Directions for this task:
Repeat the listing word for word. No pictures belong in the copy.
BEGIN Dataset entries
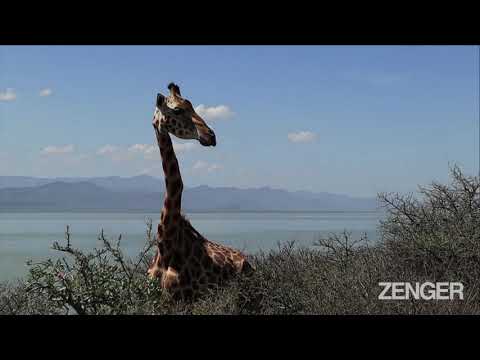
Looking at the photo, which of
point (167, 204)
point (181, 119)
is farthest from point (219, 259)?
point (181, 119)

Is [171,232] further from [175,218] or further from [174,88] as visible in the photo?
[174,88]

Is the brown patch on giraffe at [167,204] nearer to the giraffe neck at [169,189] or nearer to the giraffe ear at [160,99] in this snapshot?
the giraffe neck at [169,189]

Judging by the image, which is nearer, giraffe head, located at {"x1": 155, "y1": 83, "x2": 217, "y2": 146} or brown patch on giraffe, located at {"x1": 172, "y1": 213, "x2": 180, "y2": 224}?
giraffe head, located at {"x1": 155, "y1": 83, "x2": 217, "y2": 146}

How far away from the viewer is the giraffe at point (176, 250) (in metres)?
4.87

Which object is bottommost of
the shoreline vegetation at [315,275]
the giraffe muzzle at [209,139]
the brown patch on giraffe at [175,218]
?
the shoreline vegetation at [315,275]

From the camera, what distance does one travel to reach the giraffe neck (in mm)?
4938

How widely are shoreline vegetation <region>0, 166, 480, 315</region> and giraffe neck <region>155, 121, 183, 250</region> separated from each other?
0.95 ft

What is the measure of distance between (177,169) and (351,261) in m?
1.80

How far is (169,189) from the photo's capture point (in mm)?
4984

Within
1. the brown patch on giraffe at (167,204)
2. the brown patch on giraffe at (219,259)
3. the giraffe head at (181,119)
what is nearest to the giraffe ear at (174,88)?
the giraffe head at (181,119)

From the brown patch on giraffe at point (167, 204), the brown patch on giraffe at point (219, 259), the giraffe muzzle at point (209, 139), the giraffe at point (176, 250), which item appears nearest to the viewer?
END Dataset entries
Written response:
Looking at the photo, which of
point (167, 204)
point (181, 119)
is farthest from point (219, 259)?
point (181, 119)

Is [171,232] further from [175,218] or further from [174,88] as visible in the photo?
[174,88]

Is the brown patch on giraffe at [167,204] nearer to the giraffe neck at [169,189] or nearer to the giraffe ear at [160,99] in this snapshot?
the giraffe neck at [169,189]

Judging by the image, which is nearer, giraffe head, located at {"x1": 155, "y1": 83, "x2": 217, "y2": 146} or brown patch on giraffe, located at {"x1": 172, "y1": 213, "x2": 180, "y2": 224}?
giraffe head, located at {"x1": 155, "y1": 83, "x2": 217, "y2": 146}

How far away from the viewer is the giraffe at point (176, 250) (in metres)?
4.87

Which object is bottommost of
the shoreline vegetation at [315,275]
the giraffe muzzle at [209,139]
the brown patch on giraffe at [175,218]
?
the shoreline vegetation at [315,275]

From the camera, what distance does one travel to reach the giraffe neck (in mm)?
4938

How widely are shoreline vegetation <region>0, 166, 480, 315</region> and giraffe neck <region>155, 121, 183, 250</region> separated from each other?
0.95 ft

What is the measure of distance between (177,169) and (351,261) in m?
1.80

How far is (169,189) from the photo's capture point (in mm)?
4984

Within
1. the brown patch on giraffe at (167,204)
2. the brown patch on giraffe at (219,259)
3. the giraffe head at (181,119)
what is nearest to the giraffe ear at (174,88)?
the giraffe head at (181,119)

From the brown patch on giraffe at point (167, 204), the brown patch on giraffe at point (219, 259), the giraffe muzzle at point (209, 139), the giraffe at point (176, 250), which item appears nearest to the viewer?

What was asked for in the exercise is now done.